*PROBLEM*
The full listing, reproduced exactly, is what the response must contain.

*DATA*
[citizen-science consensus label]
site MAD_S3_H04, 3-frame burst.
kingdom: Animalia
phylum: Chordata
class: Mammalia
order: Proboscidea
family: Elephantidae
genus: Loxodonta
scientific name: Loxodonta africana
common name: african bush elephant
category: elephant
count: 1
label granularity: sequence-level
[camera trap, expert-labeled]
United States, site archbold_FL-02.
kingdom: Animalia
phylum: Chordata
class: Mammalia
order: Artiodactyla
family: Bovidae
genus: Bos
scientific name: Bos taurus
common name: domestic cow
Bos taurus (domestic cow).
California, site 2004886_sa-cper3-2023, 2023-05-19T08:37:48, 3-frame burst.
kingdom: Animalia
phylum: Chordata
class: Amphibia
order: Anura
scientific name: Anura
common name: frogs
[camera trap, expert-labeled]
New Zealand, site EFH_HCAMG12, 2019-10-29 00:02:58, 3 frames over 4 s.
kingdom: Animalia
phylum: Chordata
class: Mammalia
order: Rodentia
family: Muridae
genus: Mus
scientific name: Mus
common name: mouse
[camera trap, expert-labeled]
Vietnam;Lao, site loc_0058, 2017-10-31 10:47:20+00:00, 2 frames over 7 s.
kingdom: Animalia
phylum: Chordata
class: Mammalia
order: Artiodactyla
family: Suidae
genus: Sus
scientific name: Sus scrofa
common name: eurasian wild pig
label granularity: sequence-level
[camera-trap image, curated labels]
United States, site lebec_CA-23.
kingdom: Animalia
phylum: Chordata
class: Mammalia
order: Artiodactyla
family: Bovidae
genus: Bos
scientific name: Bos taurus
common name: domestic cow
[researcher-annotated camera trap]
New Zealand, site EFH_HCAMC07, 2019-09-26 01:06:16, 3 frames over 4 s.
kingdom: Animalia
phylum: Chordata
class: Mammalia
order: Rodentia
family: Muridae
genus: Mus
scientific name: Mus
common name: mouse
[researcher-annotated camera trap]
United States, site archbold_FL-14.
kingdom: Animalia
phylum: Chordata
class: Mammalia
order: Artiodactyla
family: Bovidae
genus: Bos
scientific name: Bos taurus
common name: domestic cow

*THE ANSWER*
[citizen-science consensus label]
site MAD_S3_H04, 3-frame burst.
kingdom: Animalia
phylum: Chordata
class: Mammalia
order: Proboscidea
family: Elephantidae
genus: Loxodonta
scientific name: Loxodonta africana
common name: african bush elephant
category: elephant
count: 1
label granularity: sequence-level
[camera trap, expert-labeled]
United States, site archbold_FL-02.
kingdom: Animalia
phylum: Chordata
class: Mammalia
order: Artiodactyla
family: Bovidae
genus: Bos
scientific name: Bos taurus
common name: domestic cow
Bos taurus (domestic cow).
California, site 2004886_sa-cper3-2023, 2023-05-19T08:37:48, 3-frame burst.
kingdom: Animalia
phylum: Chordata
class: Amphibia
order: Anura
scientific name: Anura
common name: frogs
[camera trap, expert-labeled]
New Zealand, site EFH_HCAMG12, 2019-10-29 00:02:58, 3 frames over 4 s.
kingdom: Animalia
phylum: Chordata
class: Mammalia
order: Rodentia
family: Muridae
genus: Mus
scientific name: Mus
common name: mouse
[camera trap, expert-labeled]
Vietnam;Lao, site loc_0058, 2017-10-31 10:47:20+00:00, 2 frames over 7 s.
kingdom: Animalia
phylum: Chordata
class: Mammalia
order: Artiodactyla
family: Suidae
genus: Sus
scientific name: Sus scrofa
common name: eurasian wild pig
label granularity: sequence-level
[camera-trap image, curated labels]
United States, site lebec_CA-23.
kingdom: Animalia
phylum: Chordata
class: Mammalia
order: Artiodactyla
family: Bovidae
genus: Bos
scientific name: Bos taurus
common name: domestic cow
[researcher-annotated camera trap]
New Zealand, site EFH_HCAMC07, 2019-09-26 01:06:16, 3 frames over 4 s.
kingdom: Animalia
phylum: Chordata
class: Mammalia
order: Rodentia
family: Muridae
genus: Mus
scientific name: Mus
common name: mouse
[researcher-annotated camera trap]
United States, site archbold_FL-14.
kingdom: Animalia
phylum: Chordata
class: Mammalia
order: Artiodactyla
family: Bovidae
genus: Bos
scientific name: Bos taurus
common name: domestic cow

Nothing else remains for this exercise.